The best way to make sure that food items are bought at the "lowest possible cost" is to make a supermarket price comparison once or twice a year. List some of the standard items purchased every week. Then visit the stores where shopping could be done and compare prices. Make a similar comparison once or twice a year, and keep results on file. The price comparison file also eliminates any possible conflict of interest. Any facility that gets taxpayer dollars is subject to close scrutiny.

To develop the market order:

  • Plan the menus.
  • List the ingredients needed for the menus planned.
  • Inventory the food on hand.
  • Make a shopping list of additional foods needed for the week's menus.

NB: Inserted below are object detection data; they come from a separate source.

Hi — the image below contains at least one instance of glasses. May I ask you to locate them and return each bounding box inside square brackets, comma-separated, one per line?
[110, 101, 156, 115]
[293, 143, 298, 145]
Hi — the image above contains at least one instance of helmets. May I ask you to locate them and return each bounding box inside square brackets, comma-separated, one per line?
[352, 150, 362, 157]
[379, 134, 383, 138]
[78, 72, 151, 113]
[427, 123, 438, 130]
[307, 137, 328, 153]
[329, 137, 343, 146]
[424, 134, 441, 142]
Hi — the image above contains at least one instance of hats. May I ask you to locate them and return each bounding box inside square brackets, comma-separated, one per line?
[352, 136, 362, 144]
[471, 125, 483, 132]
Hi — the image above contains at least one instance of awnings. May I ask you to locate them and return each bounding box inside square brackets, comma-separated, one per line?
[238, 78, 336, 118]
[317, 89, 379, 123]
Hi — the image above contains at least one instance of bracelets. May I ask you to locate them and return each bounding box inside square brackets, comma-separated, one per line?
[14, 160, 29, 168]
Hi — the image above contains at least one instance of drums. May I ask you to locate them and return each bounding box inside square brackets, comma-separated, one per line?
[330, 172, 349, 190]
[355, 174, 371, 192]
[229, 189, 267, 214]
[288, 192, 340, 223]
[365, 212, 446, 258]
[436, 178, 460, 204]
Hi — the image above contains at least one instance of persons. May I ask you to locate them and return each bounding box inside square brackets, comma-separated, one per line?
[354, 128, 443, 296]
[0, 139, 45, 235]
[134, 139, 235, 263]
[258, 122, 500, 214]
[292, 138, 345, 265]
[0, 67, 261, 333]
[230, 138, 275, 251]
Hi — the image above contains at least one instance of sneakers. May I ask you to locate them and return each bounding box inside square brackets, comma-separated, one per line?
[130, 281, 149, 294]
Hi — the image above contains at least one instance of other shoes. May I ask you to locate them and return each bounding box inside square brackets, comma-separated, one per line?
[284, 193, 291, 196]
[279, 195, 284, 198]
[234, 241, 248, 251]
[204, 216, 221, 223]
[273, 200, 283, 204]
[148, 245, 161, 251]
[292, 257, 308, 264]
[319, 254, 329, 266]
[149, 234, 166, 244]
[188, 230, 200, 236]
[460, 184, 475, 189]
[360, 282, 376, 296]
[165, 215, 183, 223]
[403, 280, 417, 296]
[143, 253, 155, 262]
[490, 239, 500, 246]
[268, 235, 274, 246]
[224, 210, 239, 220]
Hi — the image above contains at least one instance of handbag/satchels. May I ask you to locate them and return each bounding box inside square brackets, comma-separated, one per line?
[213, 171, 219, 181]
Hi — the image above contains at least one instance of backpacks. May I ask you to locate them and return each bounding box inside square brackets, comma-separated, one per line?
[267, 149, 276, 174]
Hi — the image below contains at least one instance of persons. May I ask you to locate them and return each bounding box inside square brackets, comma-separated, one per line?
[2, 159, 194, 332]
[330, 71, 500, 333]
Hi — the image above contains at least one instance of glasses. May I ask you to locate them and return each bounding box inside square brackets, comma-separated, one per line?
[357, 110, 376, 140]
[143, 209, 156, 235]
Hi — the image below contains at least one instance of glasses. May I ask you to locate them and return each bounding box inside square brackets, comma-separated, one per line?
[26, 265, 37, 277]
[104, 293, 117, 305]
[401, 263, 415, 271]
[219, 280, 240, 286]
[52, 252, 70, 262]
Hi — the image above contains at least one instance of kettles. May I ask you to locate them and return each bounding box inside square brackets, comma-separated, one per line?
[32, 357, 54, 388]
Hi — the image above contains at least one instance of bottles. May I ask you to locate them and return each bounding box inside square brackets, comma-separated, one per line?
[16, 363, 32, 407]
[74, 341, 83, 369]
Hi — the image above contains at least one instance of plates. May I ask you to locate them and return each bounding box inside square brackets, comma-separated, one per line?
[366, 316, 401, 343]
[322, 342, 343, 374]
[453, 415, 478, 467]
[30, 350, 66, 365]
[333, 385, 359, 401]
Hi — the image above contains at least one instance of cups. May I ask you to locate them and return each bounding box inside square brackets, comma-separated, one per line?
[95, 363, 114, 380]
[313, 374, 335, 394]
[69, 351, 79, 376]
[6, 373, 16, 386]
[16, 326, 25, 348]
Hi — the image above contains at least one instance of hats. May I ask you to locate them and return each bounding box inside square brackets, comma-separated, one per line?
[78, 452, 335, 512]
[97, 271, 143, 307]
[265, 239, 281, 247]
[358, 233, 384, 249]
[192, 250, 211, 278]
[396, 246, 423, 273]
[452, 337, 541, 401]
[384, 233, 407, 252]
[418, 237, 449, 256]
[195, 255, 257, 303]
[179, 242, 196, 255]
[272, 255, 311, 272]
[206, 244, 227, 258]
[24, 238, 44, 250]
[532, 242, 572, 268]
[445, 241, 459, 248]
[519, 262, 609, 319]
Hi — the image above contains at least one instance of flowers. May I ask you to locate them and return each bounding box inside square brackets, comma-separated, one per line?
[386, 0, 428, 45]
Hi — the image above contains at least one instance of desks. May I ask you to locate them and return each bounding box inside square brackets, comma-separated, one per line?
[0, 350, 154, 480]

Having decided which store to buy from, compare the price of the different brands and sizes of the product. Most supermarkets publish this information on the shelf tag, giving the "per ounce" price. If that information is not shown, make comparisons. Divide the number of servings in the package shown on the Nutrition Facts label.

Except for "specials", the largest package usually has the lowest per-serving cost. Store brands generally are less expensive than name brands and can be equal in quality. Generic items are the least expensive, though the quality might not be the same.

The best buy depends not only on price but also on the nutrient content of foods. A nutrition label must be provided on all processed foods. Nutrition Facts shows amounts of nutrients in that particular food so the buyer can compare useful information.

The ingredient list also provides useful information. Ingredients are listed in descending order based on weight. The closer an ingredient is to the front of the list, the more of that ingredient the product contains.

Just because foods have the word "fruit", "meat", "cheese", or "vegetable" in the name doesn't make it so. Fruit candy, meat pies, and vegetable casseroles often contain only tiny amounts of the ingredients in their names. Read the list of ingredients and pay attention to the order in which they are listed. Select those foods with desired ingredients high on the list.

Every child care center participating in the USDA CACFP needs good purchasing records that include:

  • Price-comparison files.
  • Store receipts for all purchases.
  • A formal, annual inventory of purchased food and expendable supplies.

The dollar value of the inventory is reported as an asset on the nonprofit institution's annual financial statement. Using purchase records and the first in/first out/ (FIFO) method for receiving and storage, it is easy to check back to the last receipts for purchase prices.

Taken from What's Cooking? A fact sheet for the Child and Adult Care Food Program, Volume 3, Number 2, National Food Service Management Institute, The University of Mississippi.